ADR-047: Generic Reconciliation Framework with Per-Type Managers¶
| Attribute | Value |
|---|---|
| Status | Proposed |
| Date | 2026-06-12 |
| Deciders | Architecture Team |
| Extends | ADR-036, ADR-038 (Step Handler Registry / Reconciler Decomposition) |
| Related ADRs | ADR-001, ADR-005, ADR-043 (Startup Reconciliation), ADR-045, ADR-046 |
1. Context¶
ADR-038 decomposed the lablet-controller reconciler into per-step handler modules, but the
reconcile loop is still bespoke to LabletSession. With the generalized tree (ADR-036 §2.6),
we now reconcile four resource kinds (Session, SessionPart, PodInstance, Host) across
three services (CPA, controllers, worker-controller). Re-implementing observe/diff/act/record
per kind would duplicate logic and drift in behaviour (retry, failure escalation, history,
status propagation).
We want one control-loop implementation and a small, well-defined extension point per kind — the Kubernetes controller-runtime model.
2. Decision¶
2.1 One generic loop, per-type managers¶
Define a generic reconcile loop in lcm_core:
Each resource kind registers a per-type manager implementing a narrow interface:
class ResourceManager(Protocol):
resource_type: str
async def observe(self, resource_id: str) -> ResourceView: ...
async def reconcile(self, view: ResourceView) -> ReconcileResult: ...
The loop owns: scheduling ticks, loading the resource (+ children), invoking the manager,
persisting StateTransitions, bounded-retry accounting, and failure escalation. The manager
owns only the kind-specific decision of what action converges this resource.
sequenceDiagram
autonumber
participant Op as Operator / Scheduler
participant Loop as Generic Reconcile Loop
participant Mgr as Per-Type Manager
participant Store as Resource Store
participant Infra as Adapter / SE
Op->>Store: set desired_status (intent)
loop every reconcile tick
Loop->>Store: observe (load resource + children)

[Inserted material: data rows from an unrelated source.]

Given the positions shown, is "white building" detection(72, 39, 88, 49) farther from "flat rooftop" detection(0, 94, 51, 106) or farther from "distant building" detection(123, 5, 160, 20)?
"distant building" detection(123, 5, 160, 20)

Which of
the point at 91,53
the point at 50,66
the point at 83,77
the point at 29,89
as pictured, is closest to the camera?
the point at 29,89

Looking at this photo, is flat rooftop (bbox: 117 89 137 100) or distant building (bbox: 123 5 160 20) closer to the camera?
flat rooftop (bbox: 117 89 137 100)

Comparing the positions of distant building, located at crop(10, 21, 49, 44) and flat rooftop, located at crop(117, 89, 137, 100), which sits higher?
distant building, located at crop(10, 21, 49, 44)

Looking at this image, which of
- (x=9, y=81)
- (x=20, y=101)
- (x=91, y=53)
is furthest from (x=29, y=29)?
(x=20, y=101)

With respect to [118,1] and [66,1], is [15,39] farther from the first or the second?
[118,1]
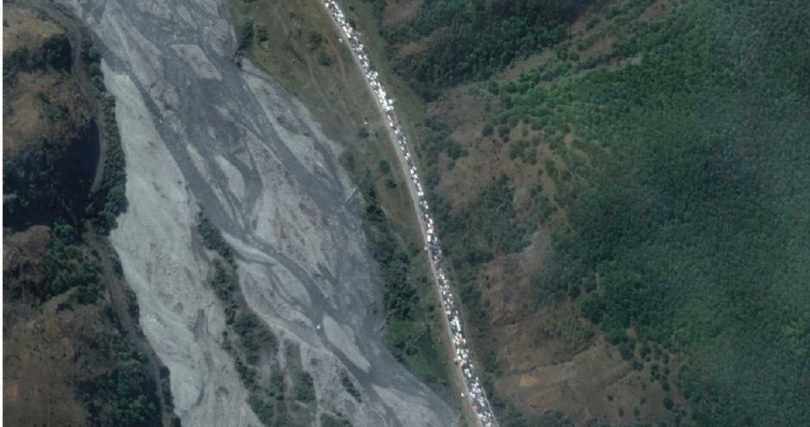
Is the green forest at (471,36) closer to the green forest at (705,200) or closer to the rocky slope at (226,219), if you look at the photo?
the green forest at (705,200)

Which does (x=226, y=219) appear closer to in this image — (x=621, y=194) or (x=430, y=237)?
(x=430, y=237)

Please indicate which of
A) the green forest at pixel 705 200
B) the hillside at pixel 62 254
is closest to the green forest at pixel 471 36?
the green forest at pixel 705 200

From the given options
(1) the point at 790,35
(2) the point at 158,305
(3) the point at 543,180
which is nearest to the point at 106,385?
(2) the point at 158,305

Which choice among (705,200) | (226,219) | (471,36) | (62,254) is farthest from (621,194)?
(62,254)

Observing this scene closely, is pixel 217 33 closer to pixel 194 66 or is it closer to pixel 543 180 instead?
pixel 194 66

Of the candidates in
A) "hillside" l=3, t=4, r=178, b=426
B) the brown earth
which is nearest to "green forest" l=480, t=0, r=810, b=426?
the brown earth

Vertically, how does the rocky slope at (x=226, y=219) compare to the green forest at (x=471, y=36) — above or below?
below
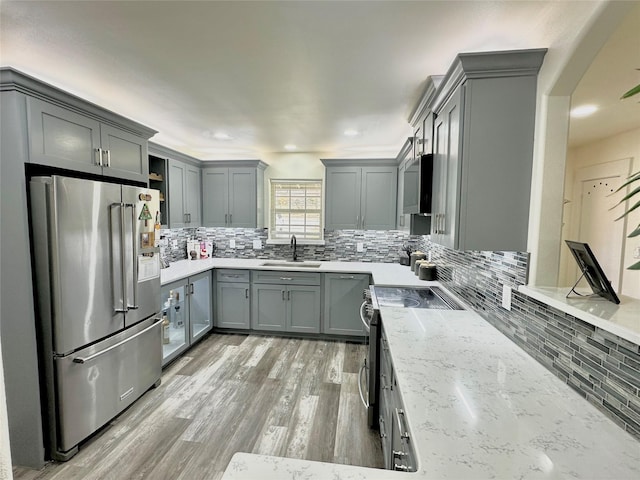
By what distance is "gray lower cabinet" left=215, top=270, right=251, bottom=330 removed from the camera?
150 inches

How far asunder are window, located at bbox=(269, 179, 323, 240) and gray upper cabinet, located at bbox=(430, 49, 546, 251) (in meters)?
2.90

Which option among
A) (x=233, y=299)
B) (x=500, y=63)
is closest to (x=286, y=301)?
(x=233, y=299)

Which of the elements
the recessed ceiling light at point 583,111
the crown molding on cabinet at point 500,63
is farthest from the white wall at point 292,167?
the crown molding on cabinet at point 500,63

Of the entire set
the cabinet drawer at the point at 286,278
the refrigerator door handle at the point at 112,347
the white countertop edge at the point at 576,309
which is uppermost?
the white countertop edge at the point at 576,309

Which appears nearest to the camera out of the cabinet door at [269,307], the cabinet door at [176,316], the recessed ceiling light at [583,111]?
the recessed ceiling light at [583,111]

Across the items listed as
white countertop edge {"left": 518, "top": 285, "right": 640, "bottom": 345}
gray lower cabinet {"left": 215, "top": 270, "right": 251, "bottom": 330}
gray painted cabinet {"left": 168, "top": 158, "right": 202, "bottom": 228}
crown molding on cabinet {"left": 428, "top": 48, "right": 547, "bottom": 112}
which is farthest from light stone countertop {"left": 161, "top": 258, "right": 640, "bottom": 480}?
gray painted cabinet {"left": 168, "top": 158, "right": 202, "bottom": 228}

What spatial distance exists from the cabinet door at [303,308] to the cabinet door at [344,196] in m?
0.99

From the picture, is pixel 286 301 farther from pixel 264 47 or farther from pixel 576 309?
pixel 576 309

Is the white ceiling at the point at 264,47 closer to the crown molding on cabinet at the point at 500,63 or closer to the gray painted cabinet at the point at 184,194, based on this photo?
the crown molding on cabinet at the point at 500,63

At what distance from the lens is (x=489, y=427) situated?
2.97ft

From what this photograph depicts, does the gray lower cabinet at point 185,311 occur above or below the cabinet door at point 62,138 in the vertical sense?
below

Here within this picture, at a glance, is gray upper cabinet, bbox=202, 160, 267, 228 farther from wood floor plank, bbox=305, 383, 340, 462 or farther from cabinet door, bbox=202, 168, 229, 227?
wood floor plank, bbox=305, 383, 340, 462

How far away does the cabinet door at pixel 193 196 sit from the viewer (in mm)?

Loop->>Mgr: reconcile(resource)
Mgr->>Mgr: diff(desired_status, status)
alt converged
Mgr-->>Loop: no-op
else action needed
Mgr->>Infra: act (provision / phase step / teardown)
Infra-->>Mgr: result
Mgr->>Store: record StateTransition + update status
Mgr->>Store: cascade desired_status to children
end
end
Store-->>Op: status bubbles up (SSE)
2.2 Manager registry and ownership¶
| Manager | Resource kind | Home service |
|---|---|---|
| Session manager | Session |
CPA |
| Part manager | SessionPart |
CPA |
| Pod manager | PodInstance |
controllers |
| Host manager | Host / Worker |
worker-controller |
The Session and Part managers also drive content automation by transitioning workflow
phases (submit an SE job, await the result CloudEvent — ADR-044).
2.3 Intent cascade (top-down) / status (bottom-up)¶
desired_status flows down the tree, observed status flows up:
- operator/scheduler sets
Session.desired_status; - Session manager sets each
SessionPart.desired_status(respecting order + gating); - Part manager sets each
PodInstance.desired_status; - Pod/Host managers reconcile and report
statusupward (and via SSE to the dashboard).
2.4 Triggers¶
A reconcile tick for a resource can be raised by any of:
| Trigger | Source |
|---|---|
| Schedule / timeslot | provision_at / end reached |
| Operator (UI / API) | set desired, force reconcile, retry phase |
| External event | student submit, webhook (CloudEvent) |
| Inter-resource | child Ready / sibling part complete |
2.5 Failure handling¶
On a failed action the loop applies a bounded retry policy (per manager configuration). On
exhaustion the resource is marked Failed and the failure is escalated to its parent, which
decides abort-subtree vs continue. A resource may never outlive Timeslot.cleanup_deadline.
3. Consequences¶
Positive
- One audited, testable control loop; behaviour (retry, history, escalation, cascade) is uniform.
- New resource kinds need only a manager + state class, not a new loop.
- Reuses ADR-038's per-step handlers as the actions a manager invokes.
Negative / trade-offs
- Requires extracting the loop from the
LabletSession-specific reconciler intolcm_core. - Cross-service cascade (CPA → controllers) relies on the existing etcd/CloudEvents transport (ADR-001/003), so cascade is eventually-consistent, not transactional.
Neutral
- Startup reconciliation (ADR-043) becomes "observe all → enqueue ticks" under the same loop.
4. Related¶
- resource-model.md — reconciliation framework section.
- unified-resource-management.md — the LCM/SE seam.